Hay soledades buscadas, provocadas y gozadas con fruición. Momentos en la vida más cortos o más largos en los que elegimos estar solos. Decisiones importantísimas para las que necesitamos imperiosamente la calma y la lucidez que aclaren nuestro juicio y nos permitan escoger la mejor opción y, aun en el caso en que comprobemos que hemos errado el camino, la equivocación será sólo nuestra y no tendremos la tristeza extra de haber metido la pata por consejo ajeno.
Hay momentos íntimos y absolutamente individuales en que la alegría, el llanto, el júbilo, la amargura, la euforia o la depresión tienen que ser sólo nuestros. Momentos extraordinarios en los que una paz cósmica nos protege del caos y la confusión, y ahí estamos, solos, sin pena ni añoranza, casi como bebes recién nacidos.

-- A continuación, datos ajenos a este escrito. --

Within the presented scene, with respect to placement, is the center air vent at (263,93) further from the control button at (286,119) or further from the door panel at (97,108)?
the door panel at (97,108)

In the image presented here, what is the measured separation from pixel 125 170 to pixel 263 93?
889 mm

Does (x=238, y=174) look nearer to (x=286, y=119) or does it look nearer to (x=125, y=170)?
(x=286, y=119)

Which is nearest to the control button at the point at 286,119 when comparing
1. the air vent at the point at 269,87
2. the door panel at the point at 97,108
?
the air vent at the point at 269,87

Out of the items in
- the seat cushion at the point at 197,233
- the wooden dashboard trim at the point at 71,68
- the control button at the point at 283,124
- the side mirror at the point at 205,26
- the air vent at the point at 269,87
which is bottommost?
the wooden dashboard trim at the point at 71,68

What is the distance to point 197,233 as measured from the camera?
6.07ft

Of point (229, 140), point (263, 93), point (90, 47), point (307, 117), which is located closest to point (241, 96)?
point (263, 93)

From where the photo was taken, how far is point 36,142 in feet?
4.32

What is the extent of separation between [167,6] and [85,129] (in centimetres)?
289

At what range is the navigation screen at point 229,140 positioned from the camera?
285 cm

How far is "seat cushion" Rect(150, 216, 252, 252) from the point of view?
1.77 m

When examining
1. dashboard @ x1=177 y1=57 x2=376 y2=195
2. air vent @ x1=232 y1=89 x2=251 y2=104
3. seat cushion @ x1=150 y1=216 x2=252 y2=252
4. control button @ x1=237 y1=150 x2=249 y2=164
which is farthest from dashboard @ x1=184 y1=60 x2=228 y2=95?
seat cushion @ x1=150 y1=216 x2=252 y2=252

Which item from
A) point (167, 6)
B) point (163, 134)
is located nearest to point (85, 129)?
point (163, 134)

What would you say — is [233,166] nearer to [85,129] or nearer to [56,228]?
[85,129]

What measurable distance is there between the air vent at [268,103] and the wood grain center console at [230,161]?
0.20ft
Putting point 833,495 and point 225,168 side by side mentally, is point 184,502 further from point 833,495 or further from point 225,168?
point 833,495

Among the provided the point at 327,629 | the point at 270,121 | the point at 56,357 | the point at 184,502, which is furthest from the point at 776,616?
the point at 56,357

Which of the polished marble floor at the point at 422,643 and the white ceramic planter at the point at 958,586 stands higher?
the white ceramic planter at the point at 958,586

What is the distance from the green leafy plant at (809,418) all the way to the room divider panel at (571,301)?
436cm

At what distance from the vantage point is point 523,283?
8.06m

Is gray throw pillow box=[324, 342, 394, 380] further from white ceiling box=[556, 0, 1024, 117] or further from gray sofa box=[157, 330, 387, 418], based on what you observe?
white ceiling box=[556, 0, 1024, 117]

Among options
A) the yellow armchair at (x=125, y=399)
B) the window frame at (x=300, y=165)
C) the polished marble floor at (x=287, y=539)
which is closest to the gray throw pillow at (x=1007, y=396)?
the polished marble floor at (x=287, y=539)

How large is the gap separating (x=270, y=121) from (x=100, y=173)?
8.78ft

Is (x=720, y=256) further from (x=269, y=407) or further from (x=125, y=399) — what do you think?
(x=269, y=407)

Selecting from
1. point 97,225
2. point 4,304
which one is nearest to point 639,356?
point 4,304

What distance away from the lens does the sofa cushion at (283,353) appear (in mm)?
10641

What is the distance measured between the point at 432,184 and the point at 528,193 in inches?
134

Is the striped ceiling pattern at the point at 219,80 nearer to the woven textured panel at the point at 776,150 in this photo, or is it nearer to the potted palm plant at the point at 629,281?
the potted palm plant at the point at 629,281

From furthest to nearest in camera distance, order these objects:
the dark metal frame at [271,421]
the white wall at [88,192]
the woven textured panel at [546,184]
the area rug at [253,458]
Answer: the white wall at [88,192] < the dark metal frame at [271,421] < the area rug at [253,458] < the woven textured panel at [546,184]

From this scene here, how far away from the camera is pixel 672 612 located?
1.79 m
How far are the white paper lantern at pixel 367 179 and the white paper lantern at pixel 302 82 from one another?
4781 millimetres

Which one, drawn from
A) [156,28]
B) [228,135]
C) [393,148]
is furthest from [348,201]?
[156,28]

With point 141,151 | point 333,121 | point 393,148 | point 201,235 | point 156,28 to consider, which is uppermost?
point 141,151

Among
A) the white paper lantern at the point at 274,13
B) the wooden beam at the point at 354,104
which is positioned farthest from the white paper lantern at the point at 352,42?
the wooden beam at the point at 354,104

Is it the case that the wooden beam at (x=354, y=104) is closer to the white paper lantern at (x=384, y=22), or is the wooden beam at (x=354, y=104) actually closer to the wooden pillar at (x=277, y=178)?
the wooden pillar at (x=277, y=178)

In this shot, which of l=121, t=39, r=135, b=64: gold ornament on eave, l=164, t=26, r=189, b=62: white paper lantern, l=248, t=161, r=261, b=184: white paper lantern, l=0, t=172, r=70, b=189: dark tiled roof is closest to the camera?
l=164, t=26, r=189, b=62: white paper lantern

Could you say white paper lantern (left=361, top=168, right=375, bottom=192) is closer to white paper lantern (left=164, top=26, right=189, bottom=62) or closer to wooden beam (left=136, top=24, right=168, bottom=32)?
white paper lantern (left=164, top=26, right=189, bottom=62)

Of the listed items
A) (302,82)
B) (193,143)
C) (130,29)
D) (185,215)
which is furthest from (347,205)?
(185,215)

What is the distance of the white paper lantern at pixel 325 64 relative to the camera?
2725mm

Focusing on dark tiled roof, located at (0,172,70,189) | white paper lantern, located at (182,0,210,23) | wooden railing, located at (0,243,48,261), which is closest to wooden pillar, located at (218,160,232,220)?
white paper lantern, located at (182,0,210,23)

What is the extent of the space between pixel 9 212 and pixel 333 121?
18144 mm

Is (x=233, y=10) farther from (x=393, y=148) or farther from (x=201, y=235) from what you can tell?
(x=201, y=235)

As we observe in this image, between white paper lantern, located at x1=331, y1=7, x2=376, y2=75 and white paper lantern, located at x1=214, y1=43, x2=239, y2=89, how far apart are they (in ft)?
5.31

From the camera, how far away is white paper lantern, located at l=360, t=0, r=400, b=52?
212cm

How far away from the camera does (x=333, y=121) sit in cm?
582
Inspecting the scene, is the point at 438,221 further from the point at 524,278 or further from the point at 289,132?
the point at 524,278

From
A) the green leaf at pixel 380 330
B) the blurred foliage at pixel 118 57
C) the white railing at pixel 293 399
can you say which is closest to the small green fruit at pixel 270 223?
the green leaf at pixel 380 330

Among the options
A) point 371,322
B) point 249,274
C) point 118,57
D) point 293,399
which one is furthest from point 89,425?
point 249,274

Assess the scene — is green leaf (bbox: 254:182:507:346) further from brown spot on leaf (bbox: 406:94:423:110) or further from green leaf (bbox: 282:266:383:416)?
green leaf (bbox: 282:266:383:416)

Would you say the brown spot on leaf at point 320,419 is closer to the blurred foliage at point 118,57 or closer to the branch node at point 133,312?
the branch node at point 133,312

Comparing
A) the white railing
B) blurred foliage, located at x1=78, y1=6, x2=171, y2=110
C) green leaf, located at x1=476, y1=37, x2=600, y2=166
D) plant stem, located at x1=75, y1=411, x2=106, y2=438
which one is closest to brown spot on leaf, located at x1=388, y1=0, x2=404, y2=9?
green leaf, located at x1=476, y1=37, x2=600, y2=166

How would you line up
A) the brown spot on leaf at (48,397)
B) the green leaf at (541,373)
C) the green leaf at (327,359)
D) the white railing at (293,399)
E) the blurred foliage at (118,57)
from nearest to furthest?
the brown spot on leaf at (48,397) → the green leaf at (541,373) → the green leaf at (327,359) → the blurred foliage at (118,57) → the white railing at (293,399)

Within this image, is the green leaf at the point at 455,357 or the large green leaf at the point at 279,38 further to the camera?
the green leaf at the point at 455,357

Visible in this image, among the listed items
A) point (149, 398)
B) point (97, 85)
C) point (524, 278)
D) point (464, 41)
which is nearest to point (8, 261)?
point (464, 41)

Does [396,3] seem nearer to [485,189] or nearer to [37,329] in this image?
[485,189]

Es el mágico momento en el que uno decide entrar a ver esa película que ningún familiar, amigo o conocido quiere compartir porque es un bajón, porque es muy larga, porque es muy estúpida, porque es demasiado comercial o demasiado artística, porque no le gustan los cines del shopping o porque no la dan en ningún shopping y «yo a los cines viejos no entro ni borracho, ¿viste?» Y entonces uno, más uno que nunca, se mete por propio gusto a hacer lo que se le canta y se le chifla, contra viento y marea.
Existen esos momentos en los que "el alma se serena" y la meditación sin chantada esnob de gurús de ocasión se nos impone como remanso y facultad pensante que nos diferencia de nuestros amigos de cuatro patas, ojitos tristes y rabos juguetones. A veces son momentos en los que la vida nos enfrenta con problemas muchos más complejos que elegir una película, momentos en los que la soledad ayuda y elimina la confusión de oír veinte campanas y ningún sonido.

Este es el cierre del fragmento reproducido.